世界屈指の自然保護団体「WWF(世界自然保護基金)」の日本支部WWFジャパンは「欧州連合やドイツ、フランス、イギリス、カナダなど世界の先進国のように、企業の救済に気候変動に関する情報の開示を求めるなど、グリーン・リカバリー(アフターコロナにおける環境を重視した経済復興)を具体的な施策として打ち出すことは、まさに経済回復と脱炭素化を両輪で進め、日本企業が世界に伍して脱炭素化ビジネスをリードしていくことにつながるものである」(WWFジャパンウェブサイト)と指摘している。

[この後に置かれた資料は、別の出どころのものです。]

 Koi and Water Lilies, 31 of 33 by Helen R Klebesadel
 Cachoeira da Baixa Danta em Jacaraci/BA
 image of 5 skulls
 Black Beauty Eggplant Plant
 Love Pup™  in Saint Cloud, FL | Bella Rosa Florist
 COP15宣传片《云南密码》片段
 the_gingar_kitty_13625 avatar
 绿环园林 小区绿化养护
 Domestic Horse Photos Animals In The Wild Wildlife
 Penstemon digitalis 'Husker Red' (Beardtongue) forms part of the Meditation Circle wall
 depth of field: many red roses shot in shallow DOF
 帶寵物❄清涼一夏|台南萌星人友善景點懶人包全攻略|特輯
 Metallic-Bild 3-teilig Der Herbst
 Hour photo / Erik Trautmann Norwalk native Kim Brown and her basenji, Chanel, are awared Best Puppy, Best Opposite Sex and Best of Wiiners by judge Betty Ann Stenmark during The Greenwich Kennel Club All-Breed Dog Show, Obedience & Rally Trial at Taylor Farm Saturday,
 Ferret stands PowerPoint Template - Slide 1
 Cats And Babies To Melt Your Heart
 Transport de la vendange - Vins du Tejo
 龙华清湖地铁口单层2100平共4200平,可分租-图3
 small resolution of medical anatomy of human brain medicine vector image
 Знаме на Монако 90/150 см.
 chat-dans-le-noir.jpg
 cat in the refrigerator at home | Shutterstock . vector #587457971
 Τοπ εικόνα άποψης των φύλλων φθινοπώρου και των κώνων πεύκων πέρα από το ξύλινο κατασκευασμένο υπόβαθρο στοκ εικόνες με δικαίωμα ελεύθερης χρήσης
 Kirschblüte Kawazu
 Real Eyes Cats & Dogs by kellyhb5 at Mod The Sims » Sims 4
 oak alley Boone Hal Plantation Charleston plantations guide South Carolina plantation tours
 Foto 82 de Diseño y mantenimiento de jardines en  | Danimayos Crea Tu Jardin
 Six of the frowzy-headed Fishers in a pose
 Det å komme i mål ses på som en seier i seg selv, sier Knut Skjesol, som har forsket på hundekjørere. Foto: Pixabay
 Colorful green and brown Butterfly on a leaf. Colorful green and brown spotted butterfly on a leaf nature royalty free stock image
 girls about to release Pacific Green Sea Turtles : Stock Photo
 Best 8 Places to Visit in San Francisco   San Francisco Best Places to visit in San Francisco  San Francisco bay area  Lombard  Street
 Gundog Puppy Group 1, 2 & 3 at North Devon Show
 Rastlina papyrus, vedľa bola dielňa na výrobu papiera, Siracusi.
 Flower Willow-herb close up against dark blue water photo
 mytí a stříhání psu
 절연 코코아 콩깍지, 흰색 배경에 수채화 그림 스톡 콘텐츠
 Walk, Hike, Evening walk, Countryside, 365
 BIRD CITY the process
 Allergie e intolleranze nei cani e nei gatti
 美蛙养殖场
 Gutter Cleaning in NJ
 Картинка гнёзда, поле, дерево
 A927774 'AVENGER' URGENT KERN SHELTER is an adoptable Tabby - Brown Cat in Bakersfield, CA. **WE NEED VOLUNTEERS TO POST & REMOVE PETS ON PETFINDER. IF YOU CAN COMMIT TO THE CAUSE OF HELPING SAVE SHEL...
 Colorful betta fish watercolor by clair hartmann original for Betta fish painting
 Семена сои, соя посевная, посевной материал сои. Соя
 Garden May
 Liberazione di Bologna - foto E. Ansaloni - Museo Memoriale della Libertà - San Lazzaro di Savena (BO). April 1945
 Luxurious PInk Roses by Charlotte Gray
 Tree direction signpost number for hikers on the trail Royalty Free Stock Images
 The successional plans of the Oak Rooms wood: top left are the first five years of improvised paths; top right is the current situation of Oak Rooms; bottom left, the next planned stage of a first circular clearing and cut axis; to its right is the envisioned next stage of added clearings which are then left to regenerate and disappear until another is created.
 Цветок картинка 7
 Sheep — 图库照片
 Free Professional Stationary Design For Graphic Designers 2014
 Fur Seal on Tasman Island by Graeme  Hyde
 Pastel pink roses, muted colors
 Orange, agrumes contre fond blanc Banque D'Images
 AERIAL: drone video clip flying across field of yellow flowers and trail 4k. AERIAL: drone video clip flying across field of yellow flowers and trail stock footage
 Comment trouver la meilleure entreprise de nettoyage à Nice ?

日本では、温暖化対策含め環境問題への取り組みに対し、「経済に悪影響」と見なす傾向があるが、むしろ新たな産業や雇用を生み、投資を呼び込む好循環をもたらしうるのである。今回、不十分ながらではあるが、菅政権が温暖化防止に向け踏み込んだこと自体は、歓迎すべきことだろう。だからこそ、その前進をより確かにするために、既得権益にとらわれず、社会変革を実現する具体的な動きを進めていくべきなのだ。